Общепринятые общественные договоренности и основанные на них установки не только не признают большинство изнасилований преступлениями, но и выдают их за сексуальные отношения по согласию, за которые несет ответственность жертва. Так женщины обнаруживают ужасающий разрыв между своим опытом и социально конструируемой реальностью[242]. Они узнают, что при изнасиловании их не только подвергают насилию, но и лишают чести. К ним относятся с большим презрением, чем к побежденным солдатам, поскольку никто не признает, что они проиграли в неравном бою. Наоборот, их винят в том, что они предали собственные моральные стандарты и сами способствовали своему поражению. Одна из жертв изнасилования рассказывает, как ее критиковали и обвиняли:
«Это было просто ужасно, [моя мать] не верила, что меня изнасиловали! Она была убеждена, что я сама напросилась… [Мои родители] настолько сильно промыли мне мозги насчет того, что меня никто не насиловал, что я и сама начала в этом сомневаться. А может, я сама этого хотела? Ведь говорят же, что женщину невозможно изнасиловать, если она того не хочет»[243]. Напротив, поддержка близких может избавить пострадавшую от ощущений стыда, стигмы и загрязненности. Другая пережившая изнасилование девушка, которой повезло с близкими больше, рассказывает, как ее утешал друг: «Я сказала: “Мне четырнадцать лет, и я больше не девственница”. Он ответил: “Это не имеет никакого отношения к девственности. Когда-нибудь ты влюбишься и займешься любовью – и вот тогда-то ты ее лишишься. А не в процессе того, что произошло (слова «изнасилование» он не произнес).

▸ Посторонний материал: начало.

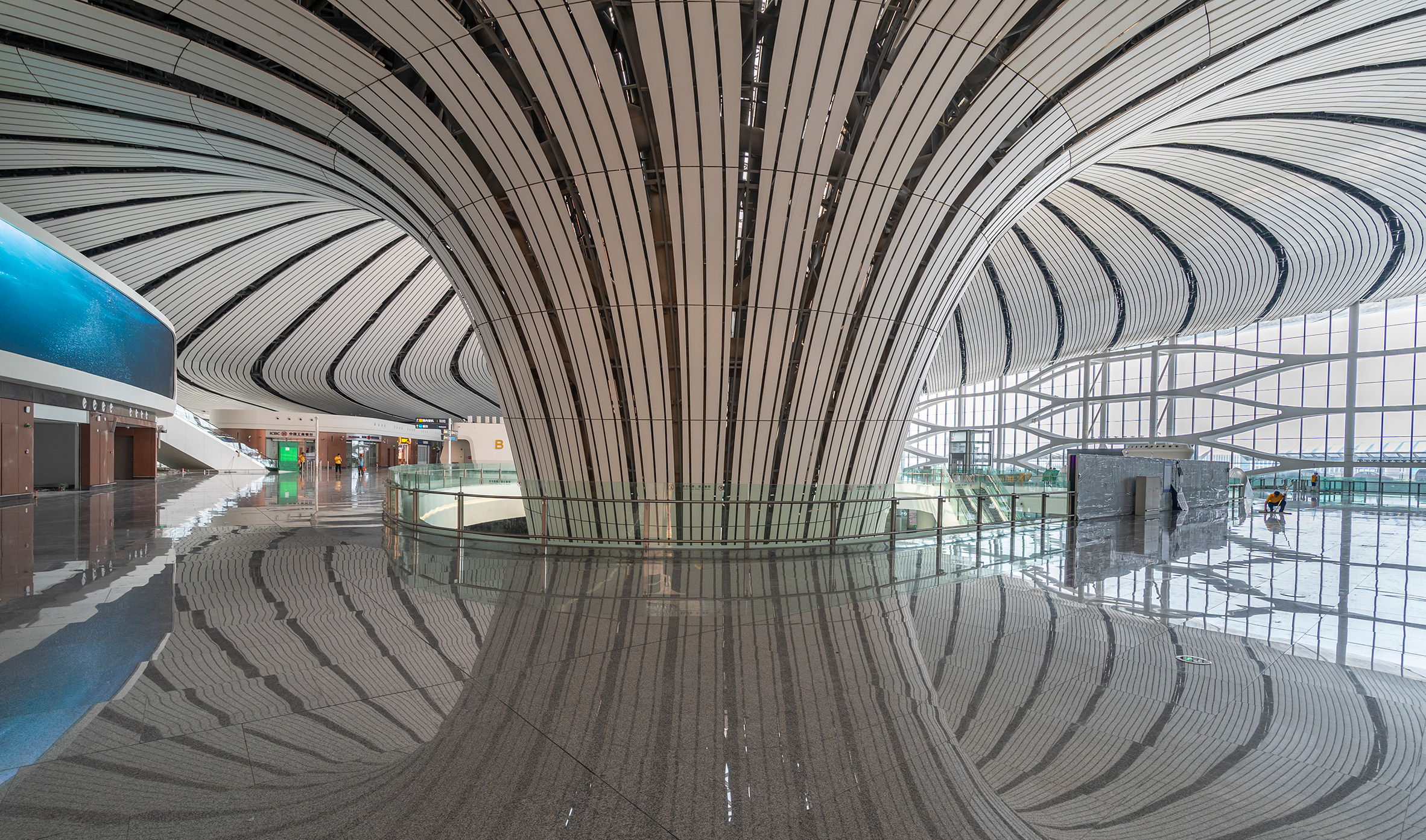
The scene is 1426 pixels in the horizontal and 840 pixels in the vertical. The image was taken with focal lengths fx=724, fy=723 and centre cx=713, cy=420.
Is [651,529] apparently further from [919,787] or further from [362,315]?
[362,315]

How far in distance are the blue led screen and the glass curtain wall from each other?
119ft

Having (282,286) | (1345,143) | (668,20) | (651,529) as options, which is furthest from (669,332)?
(282,286)

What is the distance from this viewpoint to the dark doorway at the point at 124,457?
23922mm

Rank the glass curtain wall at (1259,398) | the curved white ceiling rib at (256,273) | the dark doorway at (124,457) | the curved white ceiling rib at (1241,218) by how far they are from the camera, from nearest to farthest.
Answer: the curved white ceiling rib at (1241,218)
the curved white ceiling rib at (256,273)
the dark doorway at (124,457)
the glass curtain wall at (1259,398)

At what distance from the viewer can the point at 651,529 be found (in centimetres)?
846

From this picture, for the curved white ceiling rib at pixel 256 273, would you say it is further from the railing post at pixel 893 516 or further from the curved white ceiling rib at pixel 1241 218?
the curved white ceiling rib at pixel 1241 218

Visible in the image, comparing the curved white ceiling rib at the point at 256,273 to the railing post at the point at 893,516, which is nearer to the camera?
the railing post at the point at 893,516

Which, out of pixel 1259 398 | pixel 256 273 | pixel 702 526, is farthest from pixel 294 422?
pixel 1259 398

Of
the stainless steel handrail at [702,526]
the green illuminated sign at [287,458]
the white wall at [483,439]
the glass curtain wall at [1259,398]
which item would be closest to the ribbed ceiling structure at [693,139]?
the stainless steel handrail at [702,526]

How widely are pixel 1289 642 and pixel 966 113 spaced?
19.0 ft

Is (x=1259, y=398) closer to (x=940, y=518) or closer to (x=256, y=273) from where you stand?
(x=940, y=518)

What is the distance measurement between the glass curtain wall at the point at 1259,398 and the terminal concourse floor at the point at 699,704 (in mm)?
29391

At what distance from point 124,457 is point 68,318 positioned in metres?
11.9

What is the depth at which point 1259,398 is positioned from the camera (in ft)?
105
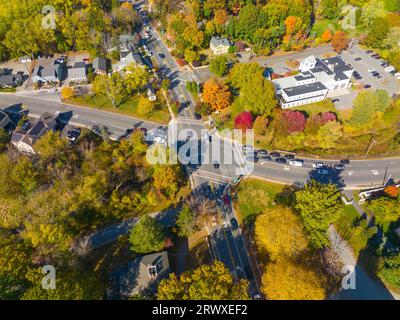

Случившееся не имеет с этим ничего общего”»[244].
Помимо проблем чувства стыда и сомнений, перед травмированными людьми стоит еще одна трудная задача: прийти к справедливой и разумной оценке своего поведения, найдя баланс между ошибочным чувством вины и отрицанием всякой моральной ответственности. Чтобы разобраться с чувством вины, выжившим необходима помощь людей, готовых признать, что травмирующее событие имело место, придержать свою точку зрения и просто быть свидетелями их рассказа. Когда кто-то способен выслушать, не обвиняя, переживший травму человек может принять, что не смог соответствовать идеализированным стандартам действий в экстремальных ситуациях. В конечном счете он придет к реалистичной оценке своего поведения и справедливому суждению о том, кто и какую несет ответственность.